16 October 2009

tiles

I spent a lot of time flat on my back on a cold, hard x-ray table. Around 45 minutes, as near as I can figure.


While I'm staring at the ceiling, at first I wonder if anyone actually counts all the dots on the tiles as they lie there. And I decide that I'm not that motivated to actually be one of those people. Then all I can think is how thankful I am that the reason I was there can be taken care of. That while painful and aggravating and annoying are all words that describe my situation in a medical sense, there are words that my situation isn't.


life threatening

hopeless

Then right there on that table, I just started counting my blessings. Since I was under orders to not move, for the whole time, be it four or forty-five minutes, what else was I supposed to do?

"Alright, hold your breath." God is good
'bbbbuuuuzzzzz' This doctor knows what she's doing.
"Okay, breathe." Considering my start in life, this could be so much worse.

When I was finally allowed to get up from the table, I couldn't. My back had stiffened up to the point that I thought that a crane was going to be necessary to get me off that table.
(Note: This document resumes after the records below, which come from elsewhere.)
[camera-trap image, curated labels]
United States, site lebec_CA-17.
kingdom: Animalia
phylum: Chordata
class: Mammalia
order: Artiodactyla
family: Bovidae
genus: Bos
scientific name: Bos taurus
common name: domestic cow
Thank goodness that wasn't the case.

I have to admit, I'm not without a breakdown moment in this though. Seems that one test that I am scheduled for next week involves needles. Now, generally I'm okay with needles; I've had so much blood drawn in my life that I'm surprised I have any left every time they go for a vial.

But this test involves multiple needles and no one is drawing blood.

Scares me a bit.

And I also realized that all my life, through almost every medical issue that I ever experienced, I always had my Mom by my side.

She and Dad spent countless hours at the hospital after I was born @28 weeks.

I'm sure that she was with me when I had heel cord surgery at age 3. After all, she's in the pictures.

She's written in my baby book that she was with me when I had to ride in the ambulance after I hit my head at school and had a seizure. I was seven then.

She was also with me, that I vaguely remember, when I again had heel cord surgery at age 7. The best memory of that time though was that Dad came to visit me at the hospital and he ordered me real food. I remember being so happy.

And she was right there when I was on the verge of giving birth to Caleb. I'd had a very challenging pregnancy and I remember being so scared. Just the sheer number of doctors and nurses in the room had me in a panic, but she was right there, telling me that she was sure that everything was going to be okay.

But she wasn't there today. And circumstances being what they are, she won't be able to be there Monday for this needle-y procedure nor Thursday for the MRI.

And I wish she were.

2 comments:

Missy said...

I'm sorry Jen. =(

I wish I could be there with you.

**hugs**

Esther said...

I'll be with you in my thoughts and prayers. That was beautifully written, friend.